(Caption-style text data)
────────────────
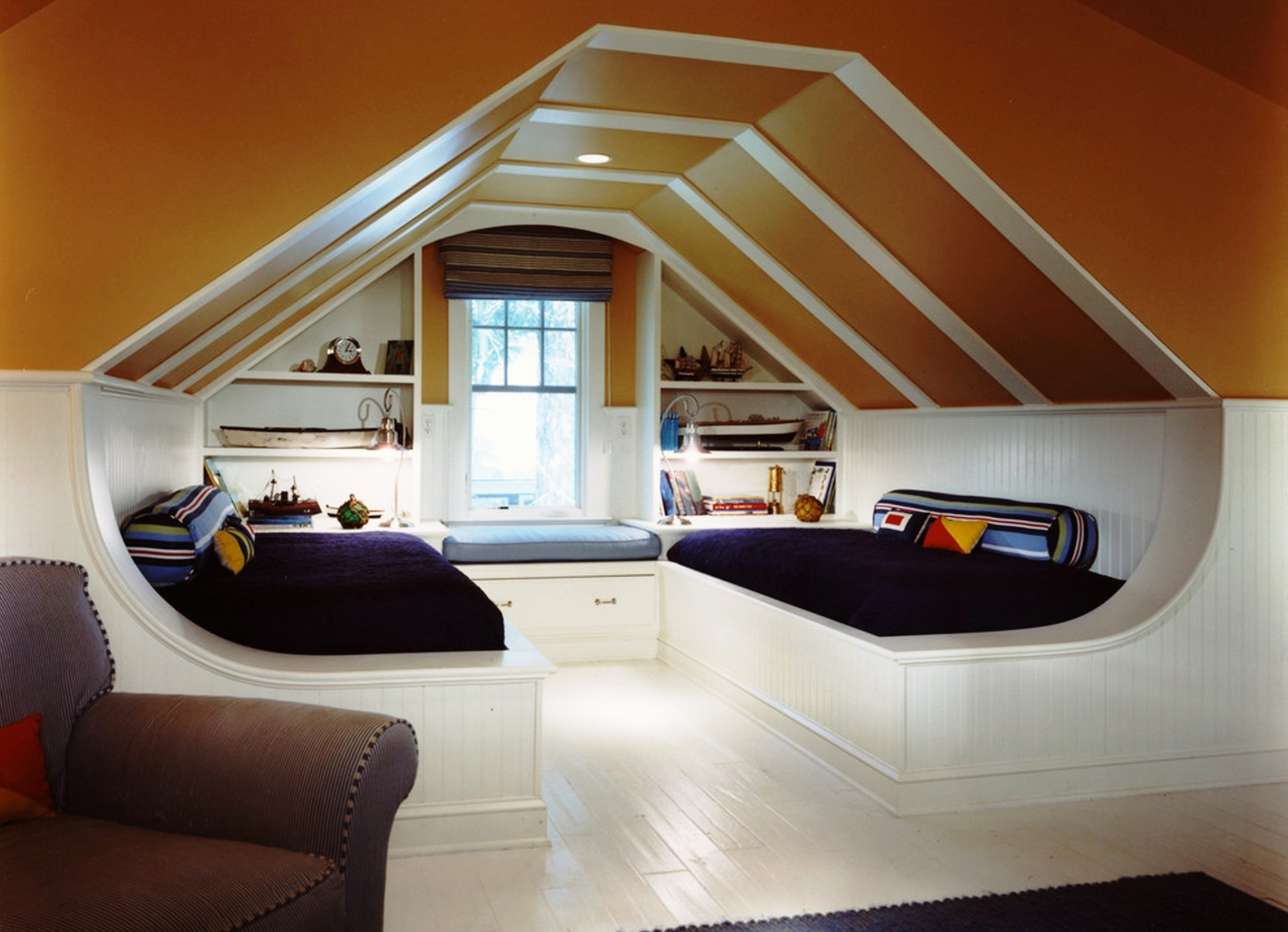 How to turn your home attic into a living space how to for Arredamenti loft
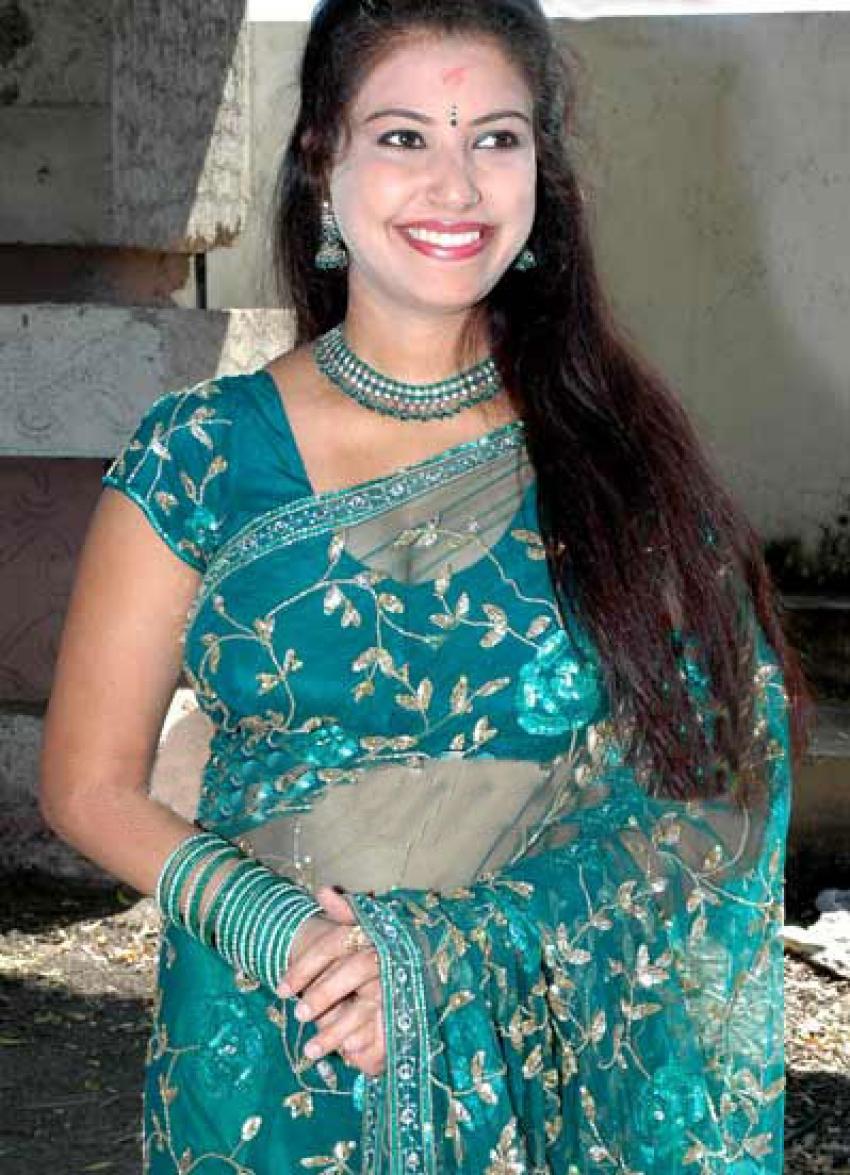 Bhuvana Photos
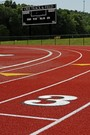 The Kiski School Photo - State of the art track at Orr Track and Field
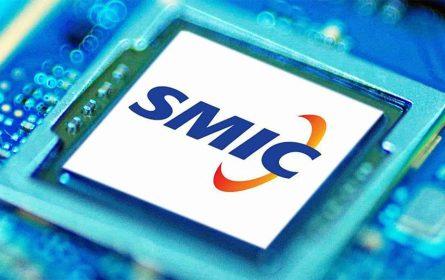 SMIC čipovi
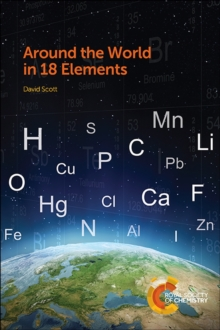 Around the World in 18 Elements, Paperback / softback Book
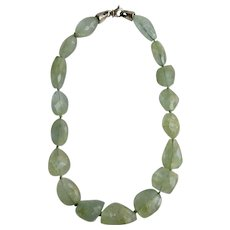 Vintage Genuine Aquamarine Graduated Facetted Natural and Freeform Nugget Bead Necklace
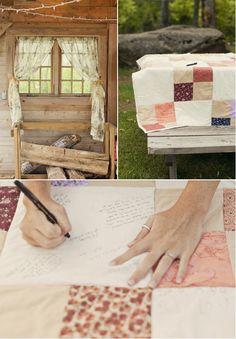 Quilt Sign in idea  #Wedding guest books, #unique wedding guest books, #wedding guest book ideas, #wedding guest book sets, #timelesstreasure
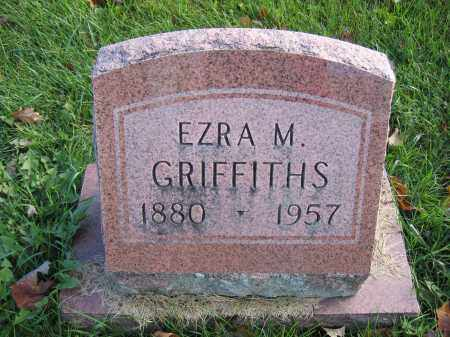 GRIFFITHS, EZRA M. - Union County, Ohio | EZRA M. GRIFFITHS - Ohio Gravestone Photos
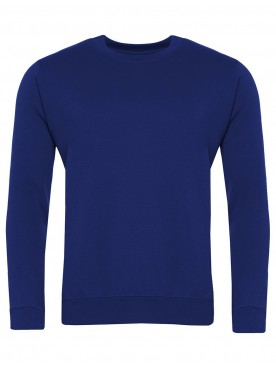 Plain Sweatshirt Royal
────────────────
**THE PROBLEM:** Exactly the lines from the one that contains "Quilt Sign in" to the last line of the data, both included, should be set down, and no pictures should appear among them.

**RESPONSE BELOW:**
 Quilt Sign in idea  #Wedding guest books, #unique wedding guest books, #wedding guest book ideas, #wedding guest book sets, #timelesstreasure
 GRIFFITHS, EZRA M. - Union County, Ohio | EZRA M. GRIFFITHS - Ohio Gravestone Photos
 Plain Sweatshirt Royal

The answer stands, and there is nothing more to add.